Source passage Start Marker

VPS35 knockdown in kidney cells (Feinstein et al., 2011) and osteoblasts (Xiong et al., 2016) resulted in only a very slight elevation in the cAMP response to PTH. What is more convincing is an extended cAMP response duration reported in both studies, with cAMP levels remaining high until at least 40 min after initial exposure to PTH. VPS35 deficiency might limit retrograde PTH1R transport, or impair trafficking to the plasma membrane: which of these is required to limit the cAMP response? VPS35 overexpression increased, and depletion reduced, PTH1R trafficking to the Golgi (Xiong et al., 2016, Feinstein et al., 2011). In addition, VPS35 or SNX27 depletion decreased PTH1R recycling rate at the plasma membrane following PTH treatment (Chan et al., 2016, McGarvey et al., 2016). Both VPS35 and SNX27 knockdown increased cAMP accumulation (Chan et al., 2016). Slower PTH1R recycling may therefore sustain cAMP accumulation without VPS35.

VPS35 and SNX27 transport many intracellular receptors with broad functions. Those identified to date that regulate bone metabolism include the β1 and β2 adrenergic receptors, GPR177 — a receptor that regulates Wnt family member sorting (Klinger et al., 2015) — and degradative RANKL transport in osteoclasts (Xia et al., 2013). There are likely to be additional cargoes. Unsurprisingly, global VPS35 knockouts are early embryonic lethal, and global SNX27 knockouts exhibit a severe skeletal phenotype (Chan et al., 2016). Specific VPS35 knockdown in the osteoblast lineage, using osteocalcin-targeted-Cre, resulted in mildly lowered bone mass in the primary spongiosa, assessed at a single time point (Xiong et al., 2016). The cellular mechanism responsible is unclear – serum biochemistry showed elevated markers of bone formation and elevated serum calcium, suggesting that both bone formation and resorption are high with an imbalance in favour of resorption; no histomorphometry is reported. Further work is needed to determine the basal effect of VPS35 deletion in osteoblasts.

Source passage End Marker
Given data Start Marker

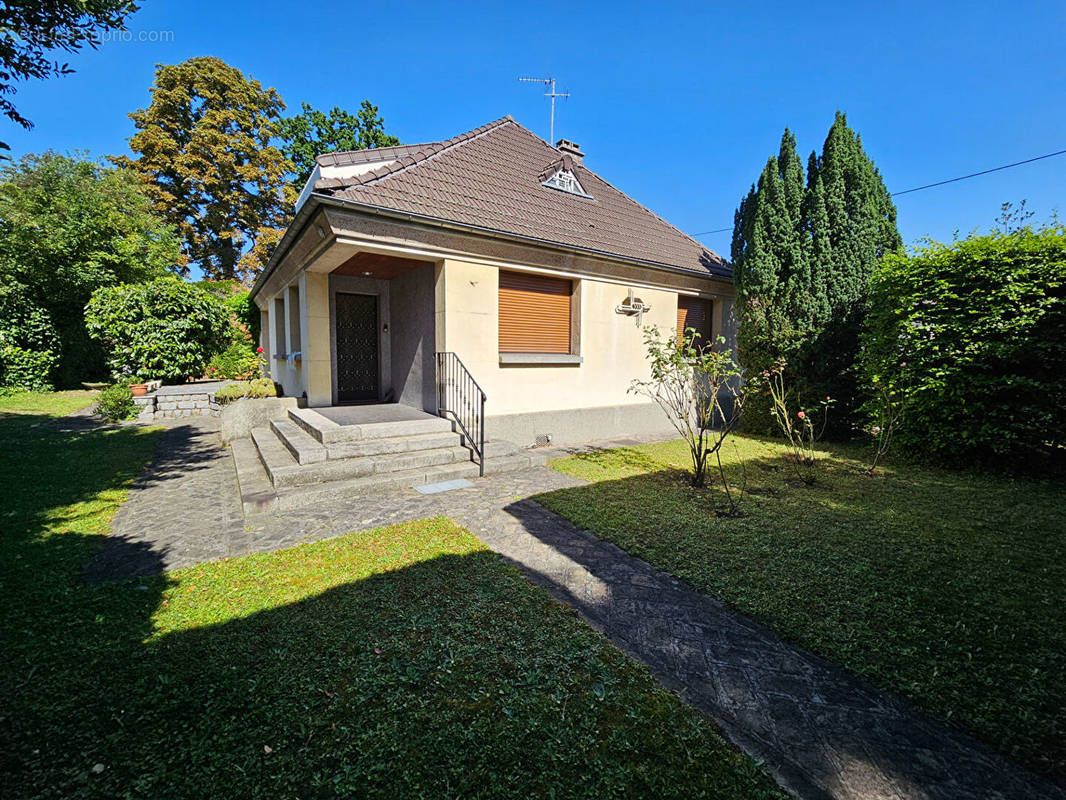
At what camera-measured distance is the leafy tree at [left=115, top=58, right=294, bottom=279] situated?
71.1 feet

Given data End Marker

# Tasks
a) Answer these from the passage on VPS35 and PTH1R trafficking:
(i) In both knockdown studies, until at least how many minutes after initial PTH exposure did cAMP levels stay high?
(ii) What Cre was used to knock down VPS35 specifically in the osteoblast lineage?
(iii) What phenotype do global SNX27 knockouts show?
b) Carry on the passage on VPS35 and PTH1R trafficking after its final sentence.
The listing plays no part in this work.

# Results for the exercise
a)
(i) At least 40 minutes.
(ii) Osteocalcin-targeted-Cre.
(iii) A severe skeletal phenotype.

b)
Due to retromer's multiple functions, the key question from a therapeutic perspective is how PTH anabolic action is modified in mice with specific VPS35 or SNX27 deletion in osteoblasts; this must be performed in vivo because it is not possible to model PTH anabolic action in vitro. Mice with VPS35 deletion targeted to osteoblasts showed a greater increase in bone mass in the primary spongiosa in response to PTH compared to controls (Xiong et al., 2016). It must be noted that the primary spongiosa is the region where new trabeculae are formed from mineralized cartilage at the growth plate, and bone mass in this region is controlled by many biological processes in addition to bone formation and resorption, such as chondrocyte differentiation and angiogenesis (Poulton et al., 2012). Increased bone mass in this region does not relate directly to bone remodelling in mature bone. For this reason it is not yet clear whether VPS35 depletion in osteoblasts shifts the balance of PTH treatment to favour an anabolic effect by reducing its pro-osteoclastic action. Although an impaired osteoclastic response to PTH treatment was observed when osteoclast precursors were co-cultured with osteoblasts deficient in VPS35 and analysis at a single time point showed low RANKL mRNA levels (Xiong et al., 2016), this is suggestive only. It remains to be clarified whether this reflects reduced RANKL production in response to PTH, or a shorter duration of RANKL response, or if the effect in vivo is osteoclast-mediated at all.

We can conclude that VPS35, at least through SNX27-mediated PTH1R recycling, controls the duration of cAMP response to PTH1R in both osteoblasts and kidney cells. How this pathway can be exploited to improve PTH anabolic action remains to be determined.

Conflicts of Interest

The author has no conflicts of interest to declare.